Sun sorride in maniera luminosa ed il piccolo agnellino si sente finalmente rilassato.

«Dimmi, hai paura di me?»

Leo scuote la testa confuso

«No, anzi. Da quando sei apparso mi sembra di essere finalmente al sicuro»

Il barista sorride con calore, questa affermazione gli fa traboccare il cuore. Un lampo di malizia riluce nei suoi occhi ambrati.

«Allora… vuoi provare con me?»

Il senso della domanda ci mette un po’ a trovare il suo posto nelle sinapsi del ragazzo che, per un istante, si irrigidisce. I suoi occhi corrono veloci verso le labbra rosse, tese in un bel sorriso, sul volto brillante di Sun. Deglutisce sentendo la bocca inumidirsi.

«Lo faresti per me?»

gli chiede tornando a torturarsi le mani, l’uomo dietro il bancone fa cenno di sì con la testa.

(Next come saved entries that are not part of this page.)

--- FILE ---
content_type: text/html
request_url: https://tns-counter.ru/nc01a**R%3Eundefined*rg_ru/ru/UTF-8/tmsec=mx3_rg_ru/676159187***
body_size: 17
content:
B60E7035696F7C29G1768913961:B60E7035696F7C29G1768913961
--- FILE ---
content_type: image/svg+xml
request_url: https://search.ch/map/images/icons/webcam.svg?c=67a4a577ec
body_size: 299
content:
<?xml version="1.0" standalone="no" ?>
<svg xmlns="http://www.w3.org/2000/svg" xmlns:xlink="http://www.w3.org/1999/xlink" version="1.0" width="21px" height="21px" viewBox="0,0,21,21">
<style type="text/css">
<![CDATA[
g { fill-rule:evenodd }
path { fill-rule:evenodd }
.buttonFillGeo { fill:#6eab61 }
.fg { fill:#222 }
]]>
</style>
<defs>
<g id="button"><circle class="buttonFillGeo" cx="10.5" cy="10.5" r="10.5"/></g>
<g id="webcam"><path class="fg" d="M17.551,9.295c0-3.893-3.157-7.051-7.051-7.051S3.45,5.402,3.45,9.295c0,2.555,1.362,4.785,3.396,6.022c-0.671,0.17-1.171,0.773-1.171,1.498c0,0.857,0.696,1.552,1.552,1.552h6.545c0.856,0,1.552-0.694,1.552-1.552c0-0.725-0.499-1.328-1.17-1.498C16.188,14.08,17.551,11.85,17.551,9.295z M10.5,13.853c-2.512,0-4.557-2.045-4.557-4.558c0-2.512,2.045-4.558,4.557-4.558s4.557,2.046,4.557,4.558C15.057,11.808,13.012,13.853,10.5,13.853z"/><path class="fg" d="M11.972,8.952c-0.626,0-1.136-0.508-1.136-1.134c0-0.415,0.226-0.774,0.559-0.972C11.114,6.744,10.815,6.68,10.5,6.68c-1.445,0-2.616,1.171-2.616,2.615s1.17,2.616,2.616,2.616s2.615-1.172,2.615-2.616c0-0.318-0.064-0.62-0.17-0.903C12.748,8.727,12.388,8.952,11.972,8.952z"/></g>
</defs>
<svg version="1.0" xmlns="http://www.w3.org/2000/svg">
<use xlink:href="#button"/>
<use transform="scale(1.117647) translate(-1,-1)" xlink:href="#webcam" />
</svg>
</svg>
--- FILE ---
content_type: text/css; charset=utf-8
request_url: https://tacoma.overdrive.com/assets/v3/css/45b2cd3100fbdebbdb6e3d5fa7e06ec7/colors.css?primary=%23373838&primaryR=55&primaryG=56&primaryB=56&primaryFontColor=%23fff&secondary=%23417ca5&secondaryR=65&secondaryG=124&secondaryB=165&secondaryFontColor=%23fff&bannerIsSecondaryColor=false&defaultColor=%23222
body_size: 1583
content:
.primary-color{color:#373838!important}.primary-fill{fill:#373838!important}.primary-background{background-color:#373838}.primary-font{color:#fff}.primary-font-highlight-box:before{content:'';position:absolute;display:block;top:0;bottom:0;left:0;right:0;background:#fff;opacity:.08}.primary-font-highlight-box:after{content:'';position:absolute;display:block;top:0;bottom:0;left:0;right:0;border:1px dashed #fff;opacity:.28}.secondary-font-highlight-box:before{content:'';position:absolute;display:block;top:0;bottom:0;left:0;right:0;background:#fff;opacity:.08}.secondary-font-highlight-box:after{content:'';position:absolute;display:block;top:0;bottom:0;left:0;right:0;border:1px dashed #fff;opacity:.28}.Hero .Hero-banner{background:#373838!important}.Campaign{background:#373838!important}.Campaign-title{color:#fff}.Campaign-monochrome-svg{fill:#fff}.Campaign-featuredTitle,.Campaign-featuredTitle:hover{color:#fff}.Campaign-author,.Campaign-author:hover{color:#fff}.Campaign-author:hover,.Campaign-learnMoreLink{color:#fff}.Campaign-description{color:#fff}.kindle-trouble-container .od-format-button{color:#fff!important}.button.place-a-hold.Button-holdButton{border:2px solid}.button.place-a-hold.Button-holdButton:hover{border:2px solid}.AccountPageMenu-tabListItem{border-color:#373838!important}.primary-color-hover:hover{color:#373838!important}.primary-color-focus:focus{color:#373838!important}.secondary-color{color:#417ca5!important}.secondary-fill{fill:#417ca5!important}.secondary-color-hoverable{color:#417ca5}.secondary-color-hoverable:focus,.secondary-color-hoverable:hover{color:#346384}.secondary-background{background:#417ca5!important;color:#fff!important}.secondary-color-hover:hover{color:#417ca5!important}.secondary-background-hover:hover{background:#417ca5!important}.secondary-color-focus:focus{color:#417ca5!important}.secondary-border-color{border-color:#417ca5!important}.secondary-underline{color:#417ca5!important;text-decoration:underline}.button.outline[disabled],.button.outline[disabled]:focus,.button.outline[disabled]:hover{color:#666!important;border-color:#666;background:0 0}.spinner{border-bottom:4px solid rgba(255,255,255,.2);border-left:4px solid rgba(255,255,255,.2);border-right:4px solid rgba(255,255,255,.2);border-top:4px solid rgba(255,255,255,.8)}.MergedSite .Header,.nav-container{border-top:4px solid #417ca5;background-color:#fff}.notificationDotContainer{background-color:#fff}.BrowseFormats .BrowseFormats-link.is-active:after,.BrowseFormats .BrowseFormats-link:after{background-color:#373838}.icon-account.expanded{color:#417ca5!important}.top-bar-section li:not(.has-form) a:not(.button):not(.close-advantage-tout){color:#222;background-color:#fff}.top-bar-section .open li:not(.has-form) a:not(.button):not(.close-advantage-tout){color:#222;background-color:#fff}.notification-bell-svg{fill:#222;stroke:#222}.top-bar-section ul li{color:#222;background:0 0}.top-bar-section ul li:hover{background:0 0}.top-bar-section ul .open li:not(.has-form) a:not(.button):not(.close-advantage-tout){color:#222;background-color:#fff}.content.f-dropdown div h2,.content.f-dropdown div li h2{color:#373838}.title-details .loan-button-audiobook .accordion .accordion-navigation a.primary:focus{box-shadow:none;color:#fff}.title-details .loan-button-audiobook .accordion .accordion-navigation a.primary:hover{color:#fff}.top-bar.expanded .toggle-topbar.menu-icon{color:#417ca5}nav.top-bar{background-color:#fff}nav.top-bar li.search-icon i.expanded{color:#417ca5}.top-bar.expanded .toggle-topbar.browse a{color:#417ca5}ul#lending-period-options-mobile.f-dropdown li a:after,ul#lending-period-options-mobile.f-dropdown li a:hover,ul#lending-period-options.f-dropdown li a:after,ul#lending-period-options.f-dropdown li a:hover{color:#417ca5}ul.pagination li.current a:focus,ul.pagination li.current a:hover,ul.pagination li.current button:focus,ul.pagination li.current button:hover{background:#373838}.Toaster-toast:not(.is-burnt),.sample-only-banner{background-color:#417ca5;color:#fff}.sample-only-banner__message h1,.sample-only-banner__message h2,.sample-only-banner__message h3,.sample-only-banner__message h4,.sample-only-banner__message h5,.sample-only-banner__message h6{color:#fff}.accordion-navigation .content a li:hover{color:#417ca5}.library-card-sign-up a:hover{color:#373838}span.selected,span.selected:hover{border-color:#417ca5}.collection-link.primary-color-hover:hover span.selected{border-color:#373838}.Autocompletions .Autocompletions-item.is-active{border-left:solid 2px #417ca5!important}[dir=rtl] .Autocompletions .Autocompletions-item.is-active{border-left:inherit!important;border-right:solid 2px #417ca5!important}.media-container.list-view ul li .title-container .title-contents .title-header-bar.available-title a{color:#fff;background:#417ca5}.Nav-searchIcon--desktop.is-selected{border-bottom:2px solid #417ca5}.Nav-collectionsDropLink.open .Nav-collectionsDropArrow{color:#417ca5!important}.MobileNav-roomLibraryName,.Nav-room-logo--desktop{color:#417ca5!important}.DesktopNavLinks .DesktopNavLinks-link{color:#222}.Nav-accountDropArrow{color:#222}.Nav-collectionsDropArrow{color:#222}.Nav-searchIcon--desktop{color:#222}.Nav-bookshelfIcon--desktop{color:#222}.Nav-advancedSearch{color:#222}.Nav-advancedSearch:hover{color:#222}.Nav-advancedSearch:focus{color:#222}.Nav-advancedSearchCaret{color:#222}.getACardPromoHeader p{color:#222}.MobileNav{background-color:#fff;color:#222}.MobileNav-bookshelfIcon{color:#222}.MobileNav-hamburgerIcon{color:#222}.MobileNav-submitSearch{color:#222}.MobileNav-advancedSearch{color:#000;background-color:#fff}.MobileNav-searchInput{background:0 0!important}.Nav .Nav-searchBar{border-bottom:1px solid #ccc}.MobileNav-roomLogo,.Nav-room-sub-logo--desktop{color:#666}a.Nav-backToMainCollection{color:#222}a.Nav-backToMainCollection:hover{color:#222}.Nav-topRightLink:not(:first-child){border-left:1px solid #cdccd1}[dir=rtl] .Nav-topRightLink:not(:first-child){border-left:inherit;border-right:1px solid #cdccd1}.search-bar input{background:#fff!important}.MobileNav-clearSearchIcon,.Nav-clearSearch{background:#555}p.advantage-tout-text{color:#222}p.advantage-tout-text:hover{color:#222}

«Non ti garantisco brividi o battiti di cuore, ma se già riesci a capire che la cosa potrebbe piacerti, sarò ben lieto di darti una mano»

Leo sorride. È un sorriso luminoso quasi quanto quello di Sun. In questo momento si sente un po’ nervoso, ma soprattutto è eccitato. Sente che il bel barista è la risposta a tutte le preghiere fatte nella sua vita. Si sporge un po’ in avanti e posa gli occhi scuri in quelli dell’uomo di fronte a lui. Sì. È pronto.

I due si avvicinano, Leo sente il calore del fiato dell’altro sulle proprie labbra, le schiude un po’ e si prepara al contatto, ma nel giro di pochi secondi si ritrova a camminare, trascinato per il polso da qualcuno che procede dritto davanti a lui. Riesce solo a vederne le spalle, larghe, ampie. Non riesce a capire come abbia fatto a passare dal quasi baciare il bel ragazzo dietro il bancone al seguire questo sconosciuto fuori dal locale.

Fissa le lunghe dita che gli avvolgono il polso, si concentra sul calore che emanano su quella piccola porzione di pelle. Un velo di confusione inizia a calargli nella mente, solo di una cosa è sicuro, non ha paura.